• _Texte retenu_
########################################
Portrait : Fabrice Chaumeton, du rugby à la danse classique
Publié le 21 juillet 2023
Rencontre avec Fabrice Chaumeton, sapeur-pompier professionnel, rugbyman amateur, passé maître dans l’art subtil des chignons pour sa fille, danseuse classique.
Fabrice, peux-tu nous expliquer brièvement ton parcours qui t’a conduit à embrasser la carrière de sapeur-pompier professionel ?
Titulaire d’un BEP en génie climatique je n’étais pas destiné à devenir sapeur-pompier… En 2003 j’ai intégré le corps des sapeurs-pompiers de La Turbie puis j’ai passé le concours pour devenir professionnel en 2007. Un an plus tard, j’avais la chance d’être recruté et affecté au CIS Cagnes sur mer avant un passage sur la caserne de Nice Bon-Voyage et aujourd’hui à Saint-Isidore.
Devenir sapeur-pompier, c’était un rêve de gosse ou plutôt une question d’opportunité ?
Ni l’un ni l’autre ! à l’époque mon meilleur ami Olivier Paillotet est décédé dans un tragique accident de la route alors qu’il était jeune sapeur-pompier professionnel. Olivier me demandait souvent de devenir pompier volontaire afin que l’on puisse travailler un peu ensemble. Il était passionné par ce métier et pour moi pompier était un métier inaccessible. Après sa disparition son beau-frère Nicolas et moi avons décidé de devenir volontaire en sa mémoire et de faire perdurer sa passion qu’il aimait tant à travers nous. à La Turbie, j’ai rencontré des personnes formidables qui m’ont inculqué de belles valeurs et il ne m’a pas fallu longtemps pour enfin trouver ma voie et passer le concours.
Ton sport de prédilection, le rugby… Tu peux nous en dire plus sur ta pratique de l’ovalie ?
Le rugby aussi c'est une drôle d'histoire, Manu qui s'occupait de l'équipe départementale m'a un jour vu courir sans m'arrêter au milieu de collègues qui buvaient leurs cafés à Bon Voyage, le but étant d'essayer qu'ils se le renversent dessus évidemment... il m'a dit:
"T’es costaud, tu cours vite, viens à l’entraînement de l’équipe départementale tu vas peut-être nous servir !"
########################################
• _Données présentées_
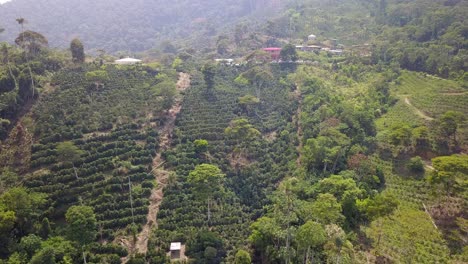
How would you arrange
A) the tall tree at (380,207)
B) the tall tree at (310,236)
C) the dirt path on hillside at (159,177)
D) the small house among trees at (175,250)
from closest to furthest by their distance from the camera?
1. the tall tree at (310,236)
2. the small house among trees at (175,250)
3. the tall tree at (380,207)
4. the dirt path on hillside at (159,177)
########################################
• _Sujet à traiter_
Recopiez tel quel le passage du portrait de Fabrice Chaumeton situé entre « Devenir sapeur-pompier, c’était » et « passer le concours. », ces deux extrémités comprises. Les items n'ont aucun rapport avec le portrait de Fabrice Chaumeton.

• _Exercice corrigé_
Devenir sapeur-pompier, c’était un rêve de gosse ou plutôt une question d’opportunité ?
Ni l’un ni l’autre ! à l’époque mon meilleur ami Olivier Paillotet est décédé dans un tragique accident de la route alors qu’il était jeune sapeur-pompier professionnel. Olivier me demandait souvent de devenir pompier volontaire afin que l’on puisse travailler un peu ensemble. Il était passionné par ce métier et pour moi pompier était un métier inaccessible. Après sa disparition son beau-frère Nicolas et moi avons décidé de devenir volontaire en sa mémoire et de faire perdurer sa passion qu’il aimait tant à travers nous. à La Turbie, j’ai rencontré des personnes formidables qui m’ont inculqué de belles valeurs et il ne m’a pas fallu longtemps pour enfin trouver ma voie et passer le concours.